Hikmet ehli zatlar buyuruyor ki:
Her bayram, kıymetine göre uzun veya kısa sürer. Mesela, Ramazan Bayramı üç gün, Kurban Bayramı dört gündür. Öyle bir bayram var ki, tam otuz gün sürüyor. O da Ramazan-ı şerif ayıdır. Çünkü her gün binlerce, yüz binlerce Müslüman affediliyor. Kabirdekiler Cennete gidiyor. Dünyadakilerin günahları siliniyor. Bundan daha büyük bayram olur mu?
Onun için her gün, affedilenlerin sayısını düşünerek, kendisi de dâhil, akşam olmadan, eyvah bugün bayramın bir tanesi bitti, ertesi gün akşam olduğu zaman eyvah bir gün daha gitti demek suretiyle, Ramazan ayında her günün her saatini, her gecesini çok kıymetli bilip, ona göre değerlendirmeli.
Şu kıymete bakın ki, bu ayda yapılan, zikir, sadaka ve bütün nafile ibadetlere verilen sevab, başka aylarda yapılan farzlar gibidir. Bu ayda yapılan bir farz, başka aylarda yapılan yetmiş farz gibidir. Onun için bu ayda dilimizi tutmalı, yani ağzımızdan, değil gıybet, dedikodu, kötü laf, boşuna dünya lafı bile çıkmamalı. Hayırlı işler yapmalı, hayırlı sözler söylemeli. Kur’an-ı kerim okumalı. Kaza namazı kılmalı. Vakit buldukça ziyaretler yapılmalı, gönüller alınmalı, hediyeler vermeli. Mümkün olanlara Ehl-i sünnet âlimlerimizin kitaplarından mesela İslam Ahlakı kitabı vermeli. Yani hayır hasenatın tam kabul olacağı, reddedilmeyeceği bir ay boyunca, bu fırsatı iyi değerlendirmelidir.
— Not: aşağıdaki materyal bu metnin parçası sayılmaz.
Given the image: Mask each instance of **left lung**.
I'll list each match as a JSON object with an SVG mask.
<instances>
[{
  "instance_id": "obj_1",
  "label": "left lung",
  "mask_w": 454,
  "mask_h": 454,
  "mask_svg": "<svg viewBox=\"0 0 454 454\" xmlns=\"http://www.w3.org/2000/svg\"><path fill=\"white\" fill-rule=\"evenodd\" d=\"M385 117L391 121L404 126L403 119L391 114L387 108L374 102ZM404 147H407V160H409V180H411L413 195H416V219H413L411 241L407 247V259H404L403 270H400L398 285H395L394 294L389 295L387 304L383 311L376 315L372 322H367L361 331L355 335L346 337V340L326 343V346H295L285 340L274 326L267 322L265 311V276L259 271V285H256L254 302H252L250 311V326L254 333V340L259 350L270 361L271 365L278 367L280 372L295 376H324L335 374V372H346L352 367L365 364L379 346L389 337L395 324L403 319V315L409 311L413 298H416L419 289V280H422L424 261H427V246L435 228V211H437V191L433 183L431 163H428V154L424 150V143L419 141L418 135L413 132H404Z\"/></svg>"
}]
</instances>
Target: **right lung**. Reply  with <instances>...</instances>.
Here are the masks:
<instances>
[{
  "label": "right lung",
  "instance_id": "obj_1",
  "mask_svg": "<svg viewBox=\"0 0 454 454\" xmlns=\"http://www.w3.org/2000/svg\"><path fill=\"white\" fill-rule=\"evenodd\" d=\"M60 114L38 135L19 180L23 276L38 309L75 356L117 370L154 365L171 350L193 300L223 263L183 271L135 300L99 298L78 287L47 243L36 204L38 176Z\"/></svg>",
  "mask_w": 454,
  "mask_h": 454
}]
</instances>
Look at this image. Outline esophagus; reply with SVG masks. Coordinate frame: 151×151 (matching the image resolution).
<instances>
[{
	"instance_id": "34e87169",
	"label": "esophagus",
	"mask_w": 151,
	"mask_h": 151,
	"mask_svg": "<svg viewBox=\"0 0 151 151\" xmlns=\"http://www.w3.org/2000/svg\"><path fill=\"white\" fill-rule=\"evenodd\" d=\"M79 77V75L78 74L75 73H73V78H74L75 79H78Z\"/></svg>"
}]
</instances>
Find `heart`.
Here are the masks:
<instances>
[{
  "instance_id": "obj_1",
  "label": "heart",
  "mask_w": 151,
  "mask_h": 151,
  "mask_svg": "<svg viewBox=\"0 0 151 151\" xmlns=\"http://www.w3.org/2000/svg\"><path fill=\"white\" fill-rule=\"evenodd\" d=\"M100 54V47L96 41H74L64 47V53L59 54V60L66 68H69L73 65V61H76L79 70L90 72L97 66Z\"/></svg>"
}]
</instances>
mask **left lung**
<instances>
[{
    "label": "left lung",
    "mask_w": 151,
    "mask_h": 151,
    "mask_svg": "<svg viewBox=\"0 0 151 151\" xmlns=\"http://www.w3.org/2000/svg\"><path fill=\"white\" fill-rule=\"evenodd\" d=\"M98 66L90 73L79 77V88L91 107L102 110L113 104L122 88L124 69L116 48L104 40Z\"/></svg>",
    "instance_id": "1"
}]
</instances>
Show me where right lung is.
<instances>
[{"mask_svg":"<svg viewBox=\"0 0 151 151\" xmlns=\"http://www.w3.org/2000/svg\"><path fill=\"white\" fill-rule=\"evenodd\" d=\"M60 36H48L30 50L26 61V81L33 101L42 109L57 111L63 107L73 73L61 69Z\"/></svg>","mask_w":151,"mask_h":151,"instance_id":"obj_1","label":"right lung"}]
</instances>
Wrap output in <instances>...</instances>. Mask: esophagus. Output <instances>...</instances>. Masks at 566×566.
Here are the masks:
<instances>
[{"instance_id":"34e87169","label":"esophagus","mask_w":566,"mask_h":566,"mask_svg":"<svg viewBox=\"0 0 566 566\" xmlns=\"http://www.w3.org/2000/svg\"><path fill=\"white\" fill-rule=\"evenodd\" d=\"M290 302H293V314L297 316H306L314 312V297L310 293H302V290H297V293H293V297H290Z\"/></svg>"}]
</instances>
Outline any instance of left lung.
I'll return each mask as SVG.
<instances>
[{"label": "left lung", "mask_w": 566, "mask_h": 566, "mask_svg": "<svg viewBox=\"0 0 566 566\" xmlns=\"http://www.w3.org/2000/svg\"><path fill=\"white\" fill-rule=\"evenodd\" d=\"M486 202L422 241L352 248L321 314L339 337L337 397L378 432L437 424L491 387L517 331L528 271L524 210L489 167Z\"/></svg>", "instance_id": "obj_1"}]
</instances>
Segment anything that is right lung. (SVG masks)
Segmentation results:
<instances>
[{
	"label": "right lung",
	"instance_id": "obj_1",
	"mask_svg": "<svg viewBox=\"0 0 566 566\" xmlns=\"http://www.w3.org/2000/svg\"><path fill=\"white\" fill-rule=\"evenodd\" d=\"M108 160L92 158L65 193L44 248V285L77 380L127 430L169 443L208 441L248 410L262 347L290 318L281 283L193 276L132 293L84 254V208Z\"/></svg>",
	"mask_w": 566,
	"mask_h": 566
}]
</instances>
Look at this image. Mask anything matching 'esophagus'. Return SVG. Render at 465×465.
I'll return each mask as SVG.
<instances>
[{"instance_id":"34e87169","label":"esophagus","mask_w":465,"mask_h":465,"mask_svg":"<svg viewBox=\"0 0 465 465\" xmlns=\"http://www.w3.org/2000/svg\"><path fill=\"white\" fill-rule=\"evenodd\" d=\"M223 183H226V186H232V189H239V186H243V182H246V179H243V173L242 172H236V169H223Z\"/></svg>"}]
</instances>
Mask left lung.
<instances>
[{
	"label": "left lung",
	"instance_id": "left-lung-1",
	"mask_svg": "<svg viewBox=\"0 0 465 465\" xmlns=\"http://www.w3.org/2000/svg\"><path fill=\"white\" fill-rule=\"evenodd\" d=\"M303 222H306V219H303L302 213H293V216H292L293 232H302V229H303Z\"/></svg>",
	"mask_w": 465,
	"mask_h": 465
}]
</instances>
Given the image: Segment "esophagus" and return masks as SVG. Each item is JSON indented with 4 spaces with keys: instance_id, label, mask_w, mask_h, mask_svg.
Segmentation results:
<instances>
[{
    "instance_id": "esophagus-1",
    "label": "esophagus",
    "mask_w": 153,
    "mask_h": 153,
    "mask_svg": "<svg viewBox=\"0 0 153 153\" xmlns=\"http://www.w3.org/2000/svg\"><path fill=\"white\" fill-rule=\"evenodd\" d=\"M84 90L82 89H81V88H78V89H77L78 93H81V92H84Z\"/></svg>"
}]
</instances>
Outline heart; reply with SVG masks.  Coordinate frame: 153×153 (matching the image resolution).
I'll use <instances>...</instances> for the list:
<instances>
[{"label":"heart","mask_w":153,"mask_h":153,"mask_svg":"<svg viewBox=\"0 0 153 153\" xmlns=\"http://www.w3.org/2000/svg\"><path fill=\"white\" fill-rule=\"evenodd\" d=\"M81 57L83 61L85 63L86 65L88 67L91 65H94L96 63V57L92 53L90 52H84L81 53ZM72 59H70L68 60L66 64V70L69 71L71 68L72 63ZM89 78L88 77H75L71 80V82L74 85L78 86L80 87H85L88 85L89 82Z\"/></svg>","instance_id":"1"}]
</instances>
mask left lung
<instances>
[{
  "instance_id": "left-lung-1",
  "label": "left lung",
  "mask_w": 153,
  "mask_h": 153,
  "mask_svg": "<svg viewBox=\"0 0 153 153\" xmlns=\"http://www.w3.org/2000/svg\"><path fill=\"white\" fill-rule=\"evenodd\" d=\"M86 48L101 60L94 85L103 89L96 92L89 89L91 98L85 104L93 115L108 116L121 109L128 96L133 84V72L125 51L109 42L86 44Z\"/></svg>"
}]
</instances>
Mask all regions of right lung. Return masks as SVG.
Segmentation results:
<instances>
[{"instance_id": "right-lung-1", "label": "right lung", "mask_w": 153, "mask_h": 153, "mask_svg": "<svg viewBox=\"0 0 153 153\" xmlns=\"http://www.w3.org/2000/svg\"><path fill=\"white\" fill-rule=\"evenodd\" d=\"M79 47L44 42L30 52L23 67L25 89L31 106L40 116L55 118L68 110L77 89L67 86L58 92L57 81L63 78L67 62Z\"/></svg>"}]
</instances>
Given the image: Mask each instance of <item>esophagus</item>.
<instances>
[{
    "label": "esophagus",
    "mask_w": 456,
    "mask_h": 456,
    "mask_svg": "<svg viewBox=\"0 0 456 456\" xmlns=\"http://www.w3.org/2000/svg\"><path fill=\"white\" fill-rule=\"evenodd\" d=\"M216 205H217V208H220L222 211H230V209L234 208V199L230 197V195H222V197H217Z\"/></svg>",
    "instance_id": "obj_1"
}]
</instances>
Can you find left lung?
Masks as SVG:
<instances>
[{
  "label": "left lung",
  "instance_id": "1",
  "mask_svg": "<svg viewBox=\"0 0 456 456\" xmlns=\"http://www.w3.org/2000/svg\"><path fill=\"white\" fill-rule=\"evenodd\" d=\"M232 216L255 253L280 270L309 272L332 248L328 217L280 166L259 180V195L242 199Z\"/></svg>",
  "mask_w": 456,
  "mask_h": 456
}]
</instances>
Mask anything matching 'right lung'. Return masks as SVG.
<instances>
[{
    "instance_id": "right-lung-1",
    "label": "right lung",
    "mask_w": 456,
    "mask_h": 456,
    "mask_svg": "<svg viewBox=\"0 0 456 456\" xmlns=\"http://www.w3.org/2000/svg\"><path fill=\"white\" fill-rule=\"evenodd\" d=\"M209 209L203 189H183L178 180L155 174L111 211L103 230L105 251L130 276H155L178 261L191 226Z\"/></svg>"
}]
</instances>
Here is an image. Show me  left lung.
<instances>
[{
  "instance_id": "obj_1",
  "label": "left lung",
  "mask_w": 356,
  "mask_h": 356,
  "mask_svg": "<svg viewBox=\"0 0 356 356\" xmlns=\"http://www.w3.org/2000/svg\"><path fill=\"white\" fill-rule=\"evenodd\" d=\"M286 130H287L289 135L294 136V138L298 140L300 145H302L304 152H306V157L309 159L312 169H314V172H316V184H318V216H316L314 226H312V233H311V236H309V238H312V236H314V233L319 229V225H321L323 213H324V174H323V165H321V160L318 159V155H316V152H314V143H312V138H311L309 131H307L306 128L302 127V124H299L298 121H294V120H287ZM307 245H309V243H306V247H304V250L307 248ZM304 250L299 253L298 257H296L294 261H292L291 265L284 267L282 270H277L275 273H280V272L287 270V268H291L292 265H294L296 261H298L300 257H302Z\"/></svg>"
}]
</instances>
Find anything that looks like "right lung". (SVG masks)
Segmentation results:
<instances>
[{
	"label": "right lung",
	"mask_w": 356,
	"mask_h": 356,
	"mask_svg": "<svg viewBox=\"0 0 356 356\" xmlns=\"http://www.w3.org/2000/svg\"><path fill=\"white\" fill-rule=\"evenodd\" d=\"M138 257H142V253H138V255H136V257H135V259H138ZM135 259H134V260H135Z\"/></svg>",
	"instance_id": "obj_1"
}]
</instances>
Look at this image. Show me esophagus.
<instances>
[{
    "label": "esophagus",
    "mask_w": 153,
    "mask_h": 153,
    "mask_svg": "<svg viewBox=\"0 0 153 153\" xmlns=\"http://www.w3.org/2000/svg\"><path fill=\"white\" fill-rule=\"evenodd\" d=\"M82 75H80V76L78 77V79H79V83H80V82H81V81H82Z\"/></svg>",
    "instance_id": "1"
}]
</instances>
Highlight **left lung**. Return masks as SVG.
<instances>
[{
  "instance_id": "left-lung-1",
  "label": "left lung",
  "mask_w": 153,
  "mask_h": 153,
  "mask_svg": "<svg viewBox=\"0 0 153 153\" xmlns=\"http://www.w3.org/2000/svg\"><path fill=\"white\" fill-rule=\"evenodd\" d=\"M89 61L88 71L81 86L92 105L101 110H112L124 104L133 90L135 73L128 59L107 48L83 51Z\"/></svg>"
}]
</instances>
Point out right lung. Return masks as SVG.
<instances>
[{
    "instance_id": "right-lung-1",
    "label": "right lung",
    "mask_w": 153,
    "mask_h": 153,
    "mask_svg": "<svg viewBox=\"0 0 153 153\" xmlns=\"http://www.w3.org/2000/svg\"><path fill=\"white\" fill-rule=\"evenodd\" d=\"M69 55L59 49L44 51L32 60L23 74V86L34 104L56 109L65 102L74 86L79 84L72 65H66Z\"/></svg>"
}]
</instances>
Allahü teâlâ, Kur'an-ı kerimde, (Beni unutursanız, rızkınızı daraltırım) buyuruyor. Allah'ı unutur, dünyaya dalarsak, iman, sağlık, mal, insanlık, merhamet rızkı ve daha nice rızıklar daralır. Ramazan-ı şerifte, Cenab-ı Hak çok zikredildiği için, oruç tutulup, Kur'an-ı kerim okunduğu için, merhamet çoğaldığı için, iftarlar, zekâtlar, fıtralar verildiği için, başta iman rızkı olmak üzere, maddî ve manevî rızıklar artıyor. En ipe sapa gelmeyen kimse bile, dinden imandan bahsediyor. Müslümanlar daha çok ibadete sarılıyor, camiler doluyor. Hastaneler ise diğer aylardaki gibi dolmuyor. Çünkü sıhhat rızkı bollaşıyor. Oruç tutan, sıhhatli olur. (Mide boşsa, vücut sıhhatli olur. Kalb boşsa, dinimiz sağlam olur) buyuruluyor. Demek ki, kalbde dünya yoksa, parayla, pulla, mal ve makamla, yani kalb bunların sevgisiyle dolu değilse, onun dini sağlamdır.